Come to find out it was Josh Ochsenbein driving those big draft horses and mowing hay on his property. When we called him, he told us that it all started with his grandpa, Daryl Sparks, who was the local sheriff. Josh’s grandpa and Daryl Woolstenhulme of Liberty became good friends through work horses, and his grandpa would go out and help mow and stack the hay for Daryl for years. Josh has also been helping Daryl stack his hay in Liberty.
Because Josh has been helping Daryl with his hay, Daryl has let Josh use his big draft horses and his mowers to mow his fields and stack his hay this year in Montpelier. According to Josh, when you hook the draft horses up to the horse-drawn mower, the wheels start turning which makes the knife move to cut the grass. One horse with a mower can cut an acre and a half in an hour and can run for five hours before needing to rest for the remainder of the day.
According to Daryl Woolstenhulme, he has been mowing and raking with draft horses like this for 17 to 18 years now, and it works. Sometimes he will hire someone to come in and do the bailing, but everything else he does himself with his family.
He has been collecting the mowers for 30 years. He rebuilds them from someone’s junk pile.
He has also been breeding the draft horses for years. They are mainly North American spotted drafts.
He says that mowing this way is slow, but it is cost effective, because it costs so much to farm these days. It takes a whole crew to put up that much hay. He usually works the horses for five to six hours at the most. A lot of them are nursing mothers as well. “So,” according to Daryl, “they can earn their feed.”
He also told us that several other people still mow this way on account of the efficiency. There is a man in Lyman, Wyo., who does it. There are also a few here and there who incorporate it as much as they can, and a few who just play at it. Daryl says they used to do a lot more than they do now because they are slowing down. One of the problems is that they are all dry farms. Their hay is all ready at the same time and they have just a two-week window to “make it happen.” It is all time sensitive. If they had irrigated ground and had two or three crops with a longer time period, they could do it a lot easier.
The Amish still do some of this type of mowing, except they bale their hay. Daryl and Josh are putting their hay up “loose,” like in the thirties and forties. There is a bull rake that goes out and scoops it up, and then it is taken into a stacker that’s called an overshot. It is shot out of the overshot into a loose stack.

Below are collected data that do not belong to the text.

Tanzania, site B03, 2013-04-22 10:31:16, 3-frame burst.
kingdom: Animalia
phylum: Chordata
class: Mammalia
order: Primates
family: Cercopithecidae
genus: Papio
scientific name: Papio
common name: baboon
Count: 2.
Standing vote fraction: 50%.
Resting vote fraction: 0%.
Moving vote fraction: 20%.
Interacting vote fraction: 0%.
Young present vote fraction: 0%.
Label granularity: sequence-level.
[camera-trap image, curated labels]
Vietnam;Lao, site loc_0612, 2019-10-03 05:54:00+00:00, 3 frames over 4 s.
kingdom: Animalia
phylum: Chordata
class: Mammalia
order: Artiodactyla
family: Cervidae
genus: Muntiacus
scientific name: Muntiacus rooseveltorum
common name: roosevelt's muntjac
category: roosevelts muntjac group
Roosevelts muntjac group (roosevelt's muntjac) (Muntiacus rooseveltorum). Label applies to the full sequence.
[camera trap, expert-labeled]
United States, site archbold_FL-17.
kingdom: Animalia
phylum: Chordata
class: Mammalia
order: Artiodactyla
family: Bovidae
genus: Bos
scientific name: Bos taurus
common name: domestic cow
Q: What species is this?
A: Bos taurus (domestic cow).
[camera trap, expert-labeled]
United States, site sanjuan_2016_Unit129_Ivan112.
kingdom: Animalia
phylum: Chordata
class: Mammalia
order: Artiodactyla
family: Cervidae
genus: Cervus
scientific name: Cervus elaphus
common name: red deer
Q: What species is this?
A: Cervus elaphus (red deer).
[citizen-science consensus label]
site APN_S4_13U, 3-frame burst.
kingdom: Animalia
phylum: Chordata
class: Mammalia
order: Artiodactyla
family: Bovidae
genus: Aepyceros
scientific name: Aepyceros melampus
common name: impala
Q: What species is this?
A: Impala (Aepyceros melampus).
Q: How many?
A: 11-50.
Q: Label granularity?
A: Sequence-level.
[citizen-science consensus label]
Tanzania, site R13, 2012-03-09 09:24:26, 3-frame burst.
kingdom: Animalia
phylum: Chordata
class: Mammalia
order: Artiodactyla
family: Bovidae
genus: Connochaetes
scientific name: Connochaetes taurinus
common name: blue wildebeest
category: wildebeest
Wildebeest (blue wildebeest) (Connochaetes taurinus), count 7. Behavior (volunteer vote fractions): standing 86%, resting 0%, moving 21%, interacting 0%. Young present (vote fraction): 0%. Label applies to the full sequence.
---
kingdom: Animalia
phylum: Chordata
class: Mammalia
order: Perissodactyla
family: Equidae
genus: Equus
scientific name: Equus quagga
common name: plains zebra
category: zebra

Someone is on top of the stack and spreads it out.
Daryl has been handling the draft horses since even before he moved into the Bear Lake Valley; 30 to 40 years. He says it’s a passion he has had most of his life. He says in reality he is just a kid off the farm, and the farm is really why he does it. His horses have to earn their keep by putting up their own hay and raising colts.
His dad never had draft horses. He just saw people handling them and thought it was the neatest thing in the world. So, he read every book he could find on them and talked to the “old timers” who were still doing it. Then he got into it himself.
Daryl is proud to have his grandkids and his daughter on the farm helping him out. They can do just about anything he needs to have help with; they can mow hay, help with the horses, or whatever he needs. They all just love the farm life.